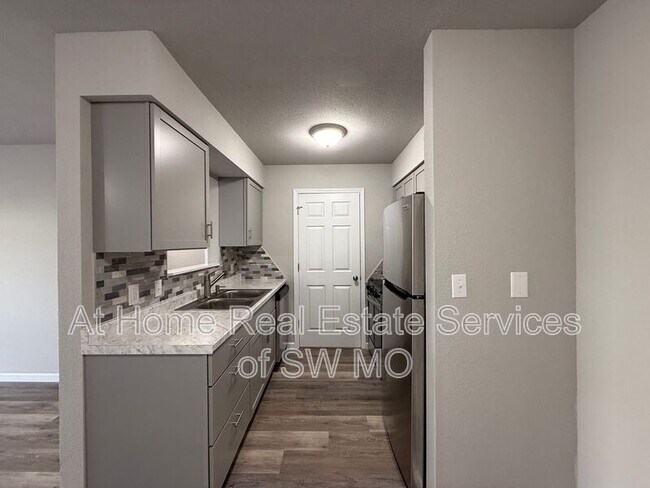 Building Photo - 721 E Bain St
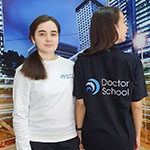 Футболка и свитшот с логотипом Doctor School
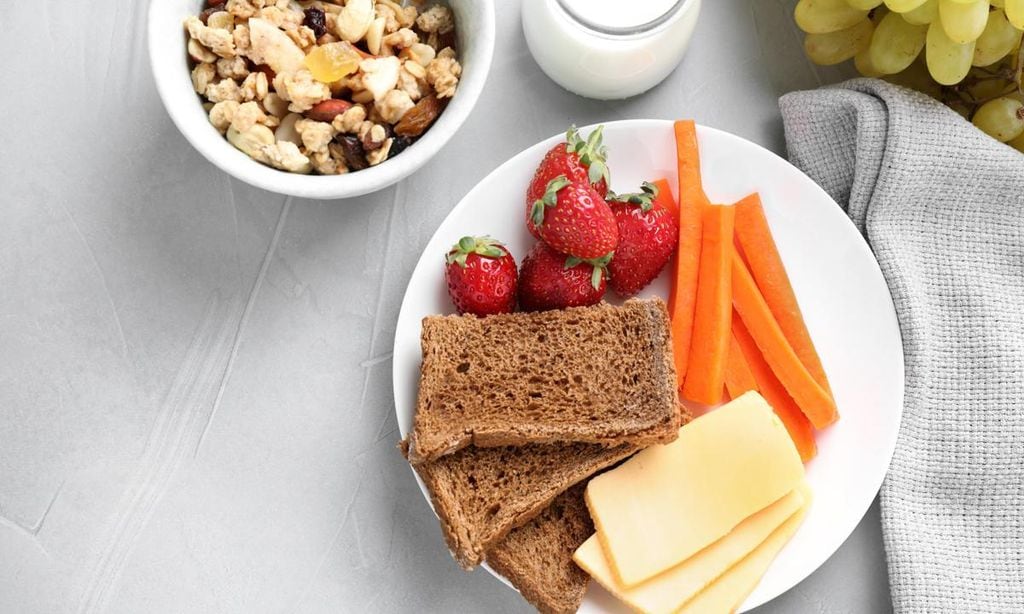 tostadas saladas con frutas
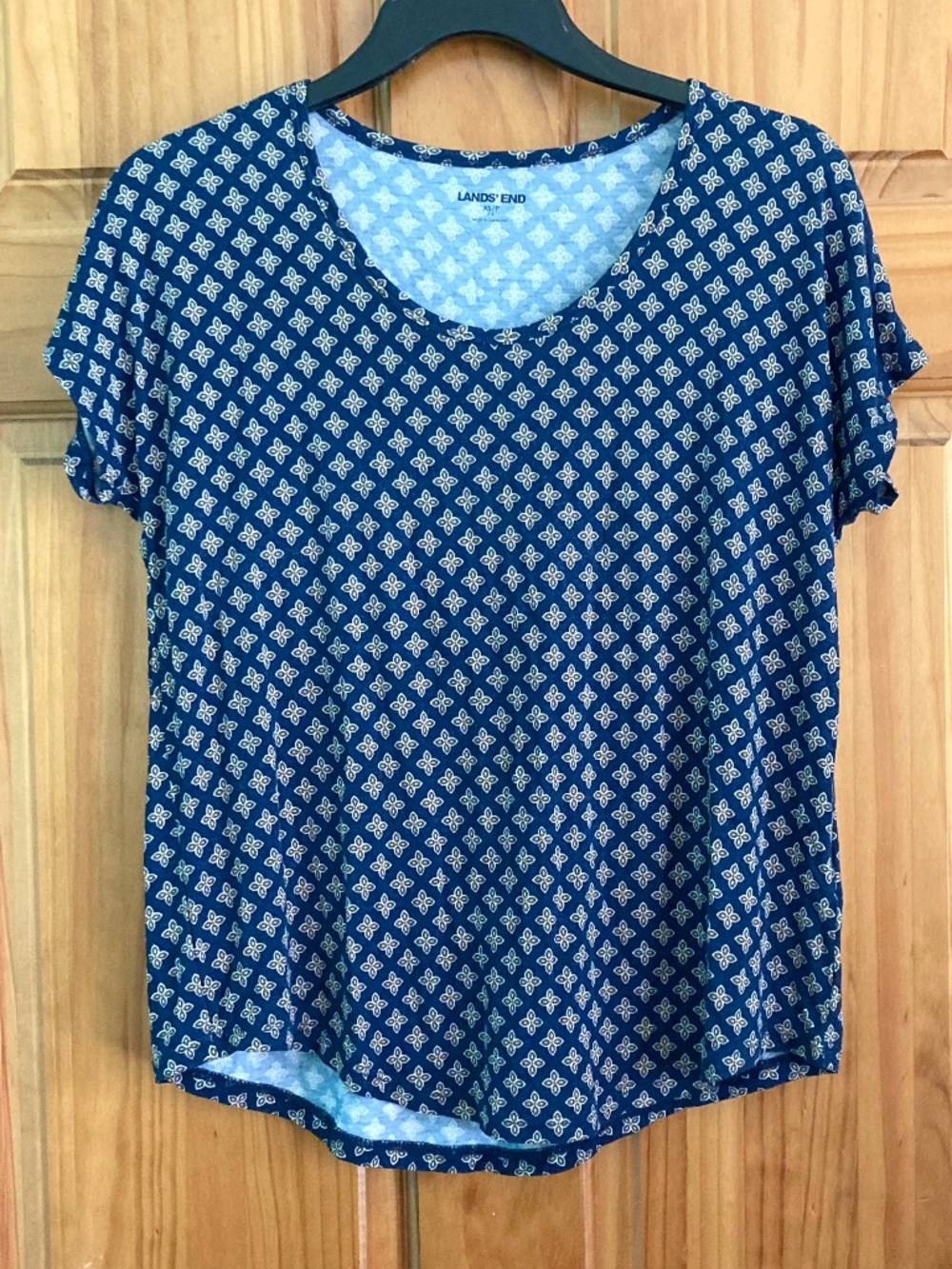 Women’s size XS Lands’ End buttery soft and comfy short sleeved tee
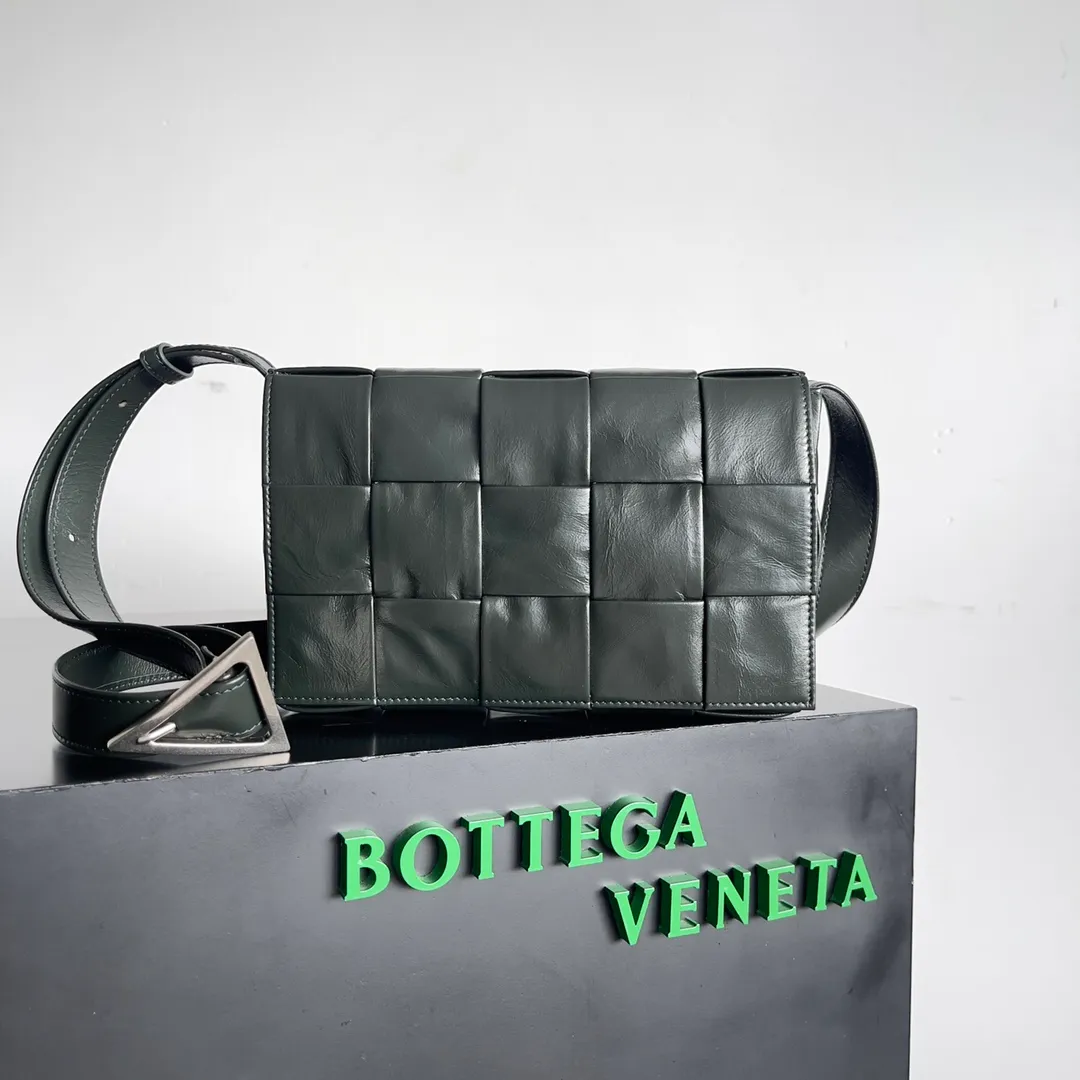 Batch 1680 𝒃𝒐𝒕𝒕𝒆𝒈𝒂 𝒗𝒆𝒏𝒆𝒕𝒂-New style 𝒄𝒂𝒔𝒔𝒆𝒕𝒕𝒆 The new cassette is really for both men and women 🉑️, the leather surface is changed from lamb to waxed calfskin, the gloss is 💯, the shoulder straps are matched with classic triangle elements, exquisite and fashionable, a street photography artifact (ps: super practical‼️) 🌈Only the highest-end in the market, welcome to compare Size: 23*15*5cm.      Model: 667298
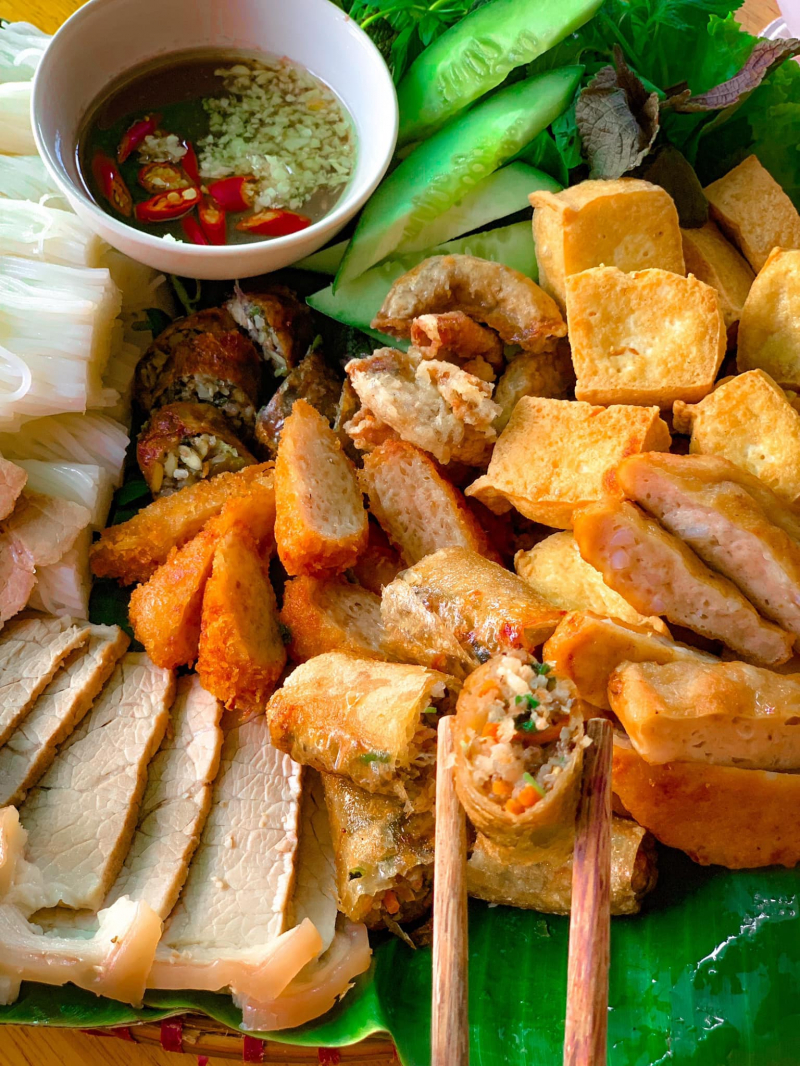 Bún Đậu Mắm Tôm Qéo - Võ Oanh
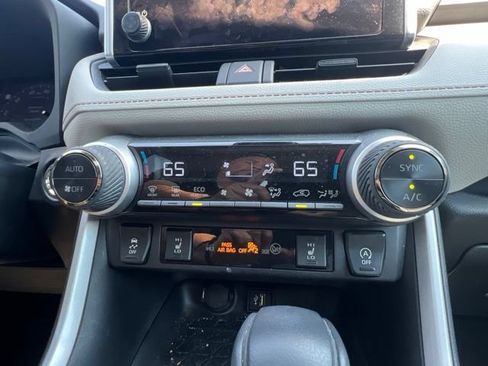 Used 2023 Toyota RAV4 XLE w/ Convenience Package FWD image 19
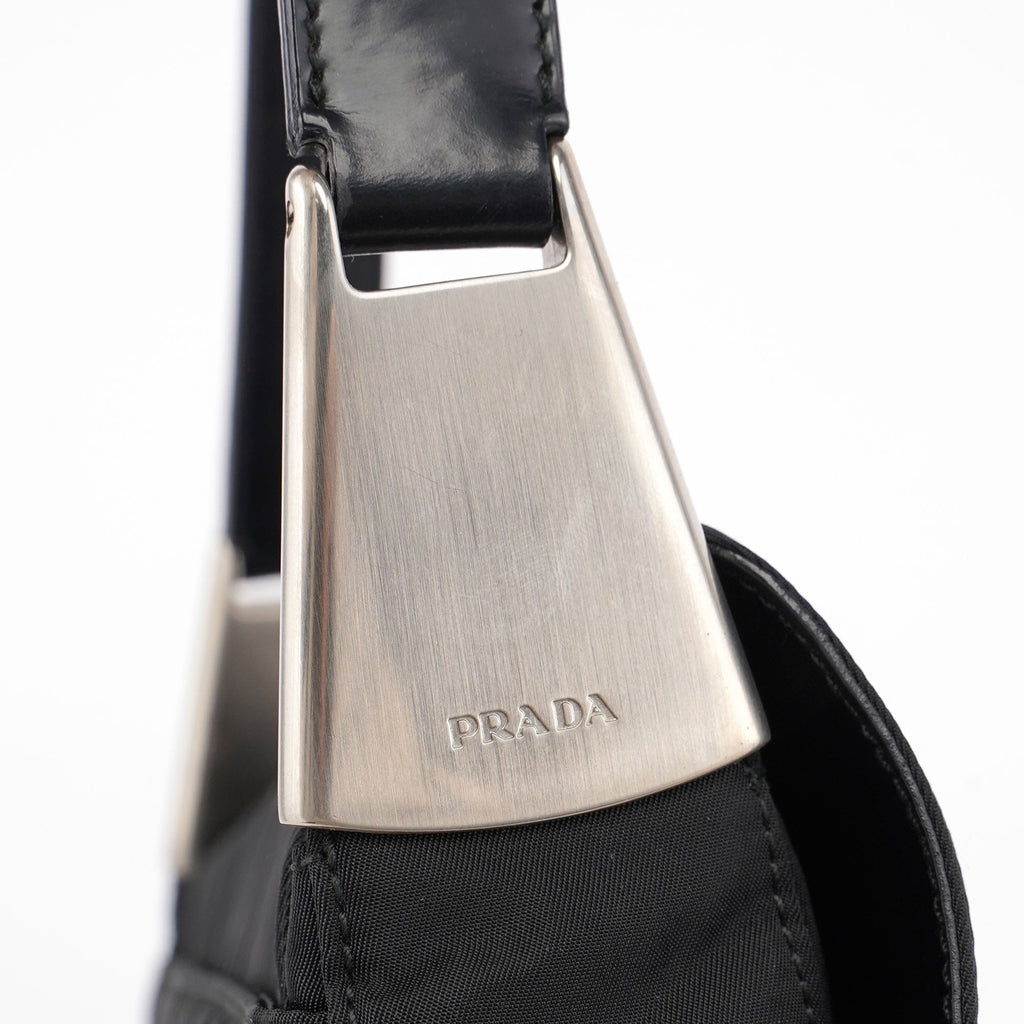 Black Tessuto Metal Shoulder Bag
————
_TASK_
Write out every entry again word for word, without any of the pictures.

_TASK SOLUTION_
 Building Photo - 721 E Bain St
 Футболка и свитшот с логотипом Doctor School
 tostadas saladas con frutas
 Women’s size XS Lands’ End buttery soft and comfy short sleeved tee
 Batch 1680 𝒃𝒐𝒕𝒕𝒆𝒈𝒂 𝒗𝒆𝒏𝒆𝒕𝒂-New style 𝒄𝒂𝒔𝒔𝒆𝒕𝒕𝒆 The new cassette is really for both men and women 🉑️, the leather surface is changed from lamb to waxed calfskin, the gloss is 💯, the shoulder straps are matched with classic triangle elements, exquisite and fashionable, a street photography artifact (ps: super practical‼️) 🌈Only the highest-end in the market, welcome to compare Size: 23*15*5cm.      Model: 667298
 Bún Đậu Mắm Tôm Qéo - Võ Oanh
 Used 2023 Toyota RAV4 XLE w/ Convenience Package FWD image 19
 Black Tessuto Metal Shoulder Bag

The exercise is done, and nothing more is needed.